### GIVEN REQUEST
In the lines below, starting with the line containing "If you had to" and going on through the last line, change "small palm" to "young palm" and give those lines again with nothing else altered.

### GIVEN RECORDS
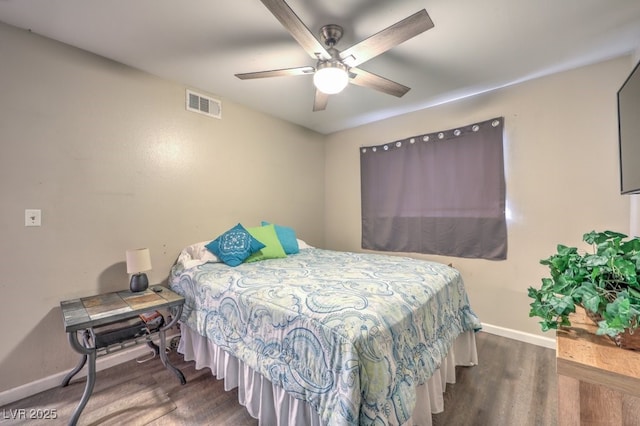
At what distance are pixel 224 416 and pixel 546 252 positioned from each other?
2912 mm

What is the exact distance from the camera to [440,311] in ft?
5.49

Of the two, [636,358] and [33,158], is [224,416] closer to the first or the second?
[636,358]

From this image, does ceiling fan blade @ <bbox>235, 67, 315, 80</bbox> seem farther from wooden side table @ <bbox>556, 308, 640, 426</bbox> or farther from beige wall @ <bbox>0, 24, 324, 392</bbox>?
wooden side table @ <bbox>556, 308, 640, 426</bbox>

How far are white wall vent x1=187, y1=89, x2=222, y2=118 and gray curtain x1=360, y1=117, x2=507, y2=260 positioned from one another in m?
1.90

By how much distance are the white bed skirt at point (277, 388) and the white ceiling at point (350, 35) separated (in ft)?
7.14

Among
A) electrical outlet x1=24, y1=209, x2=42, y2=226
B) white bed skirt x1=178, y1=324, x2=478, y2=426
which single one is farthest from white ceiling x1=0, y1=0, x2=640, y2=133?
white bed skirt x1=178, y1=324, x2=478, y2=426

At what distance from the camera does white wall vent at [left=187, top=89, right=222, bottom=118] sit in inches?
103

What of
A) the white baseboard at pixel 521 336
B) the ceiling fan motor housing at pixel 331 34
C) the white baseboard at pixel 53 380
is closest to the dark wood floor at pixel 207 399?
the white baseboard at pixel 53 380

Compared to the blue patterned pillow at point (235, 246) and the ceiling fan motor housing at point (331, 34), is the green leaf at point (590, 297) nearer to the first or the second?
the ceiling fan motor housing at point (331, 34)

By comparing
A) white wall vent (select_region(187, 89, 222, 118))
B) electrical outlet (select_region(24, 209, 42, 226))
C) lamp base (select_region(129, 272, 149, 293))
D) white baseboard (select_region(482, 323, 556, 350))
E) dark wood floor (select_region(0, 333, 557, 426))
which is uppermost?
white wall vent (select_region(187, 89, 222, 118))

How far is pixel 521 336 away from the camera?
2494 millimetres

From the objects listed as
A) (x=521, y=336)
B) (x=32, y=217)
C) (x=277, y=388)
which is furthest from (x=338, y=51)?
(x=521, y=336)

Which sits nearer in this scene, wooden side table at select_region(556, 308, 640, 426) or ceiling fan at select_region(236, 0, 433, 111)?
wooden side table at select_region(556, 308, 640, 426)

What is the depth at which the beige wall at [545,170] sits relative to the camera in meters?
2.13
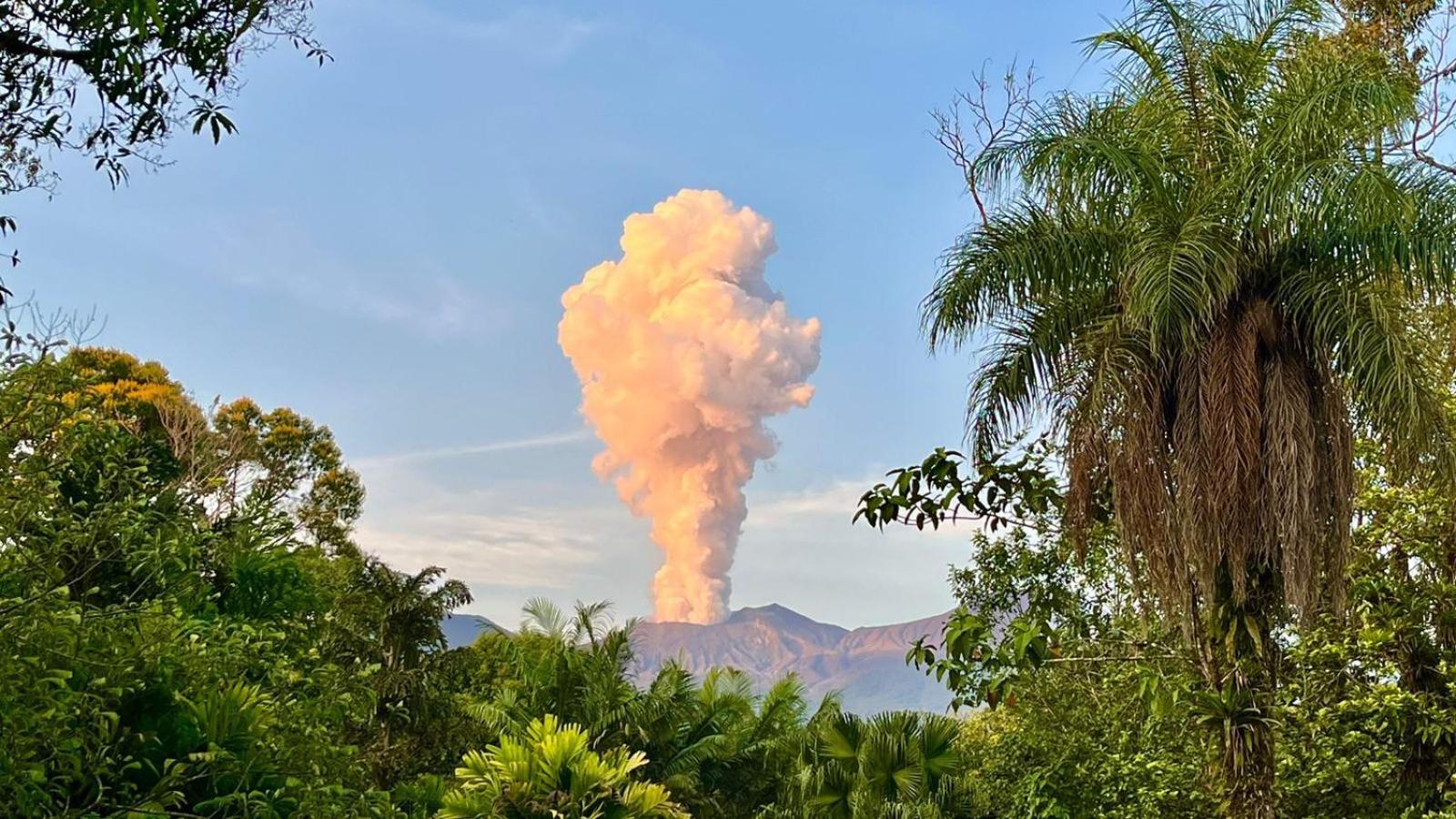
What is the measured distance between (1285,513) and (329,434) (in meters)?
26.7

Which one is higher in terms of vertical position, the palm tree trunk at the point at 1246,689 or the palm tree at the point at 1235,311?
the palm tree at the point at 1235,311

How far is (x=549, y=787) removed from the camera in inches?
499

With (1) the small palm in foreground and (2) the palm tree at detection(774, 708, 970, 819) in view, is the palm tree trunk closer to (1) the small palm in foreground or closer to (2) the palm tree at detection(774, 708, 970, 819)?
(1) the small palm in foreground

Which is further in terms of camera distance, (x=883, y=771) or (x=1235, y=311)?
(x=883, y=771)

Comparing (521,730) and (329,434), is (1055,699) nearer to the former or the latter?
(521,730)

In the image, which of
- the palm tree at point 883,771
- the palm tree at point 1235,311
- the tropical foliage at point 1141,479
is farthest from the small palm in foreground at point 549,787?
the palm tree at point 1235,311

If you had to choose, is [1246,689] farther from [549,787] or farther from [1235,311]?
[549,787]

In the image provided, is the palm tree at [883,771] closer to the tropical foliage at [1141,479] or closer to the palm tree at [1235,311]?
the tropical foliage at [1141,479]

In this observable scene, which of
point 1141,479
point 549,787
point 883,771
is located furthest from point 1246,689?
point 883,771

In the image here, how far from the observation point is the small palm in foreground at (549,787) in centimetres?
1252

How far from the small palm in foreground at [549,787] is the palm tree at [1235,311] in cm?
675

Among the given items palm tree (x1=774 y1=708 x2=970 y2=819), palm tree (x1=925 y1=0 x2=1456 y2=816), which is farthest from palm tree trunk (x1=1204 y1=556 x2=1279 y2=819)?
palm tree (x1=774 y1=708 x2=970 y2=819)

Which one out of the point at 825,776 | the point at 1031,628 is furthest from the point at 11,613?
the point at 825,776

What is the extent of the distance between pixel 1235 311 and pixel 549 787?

### EXERCISE OUTPUT
If you had to choose, is [1246,689] farther from [549,787] or farther from [1235,311]?
[549,787]

In the image provided, is the palm tree at [883,771] closer to the tropical foliage at [1141,479] or closer to the palm tree at [1235,311]?
the tropical foliage at [1141,479]

In this observable scene, which of
point 1141,479
point 549,787
point 883,771
is located furthest from point 1246,689?
point 883,771

In the image here, how far from the observation point is the young palm in foreground at (549,787) in centimetres?
1252

How far from the young palm in foreground at [549,787] is the palm tree at [1235,311] in cm?
675

Among the given items palm tree (x1=774 y1=708 x2=970 y2=819), palm tree (x1=925 y1=0 x2=1456 y2=816), which is farthest from palm tree trunk (x1=1204 y1=556 x2=1279 y2=819)?
palm tree (x1=774 y1=708 x2=970 y2=819)

Which one out of the point at 825,776 | the point at 1031,628 is furthest from the point at 11,613?
the point at 825,776

What is the extent of the distance between pixel 1235 311 and pixel 549 787?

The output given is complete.